----- Information provided

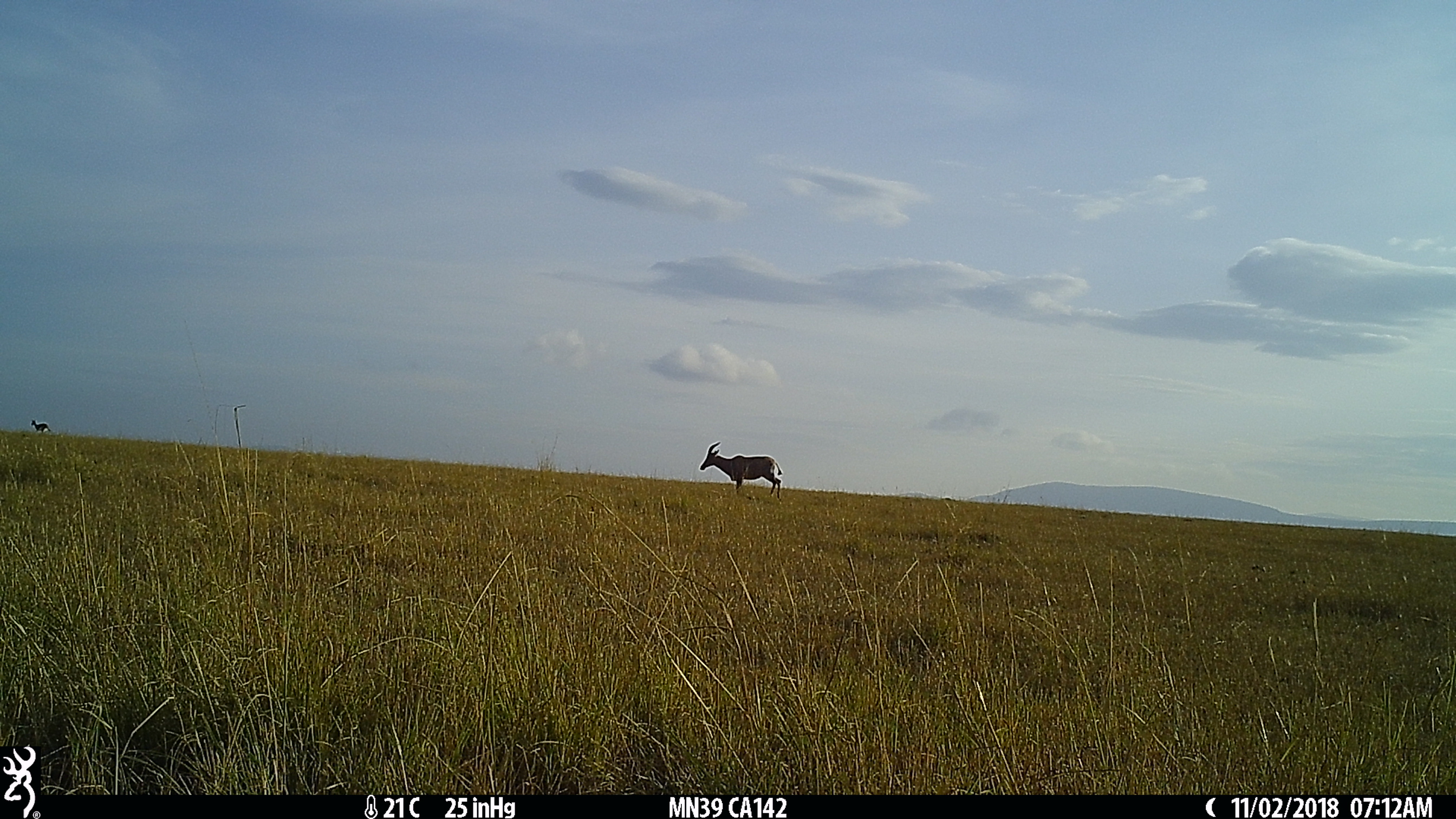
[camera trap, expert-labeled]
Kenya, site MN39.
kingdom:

----------

| Exercise description |
Reproduce the preceding material exactly, skipping pictures.

| Answer to the problem |
[camera trap, expert-labeled]
Kenya, site MN39.
kingdom:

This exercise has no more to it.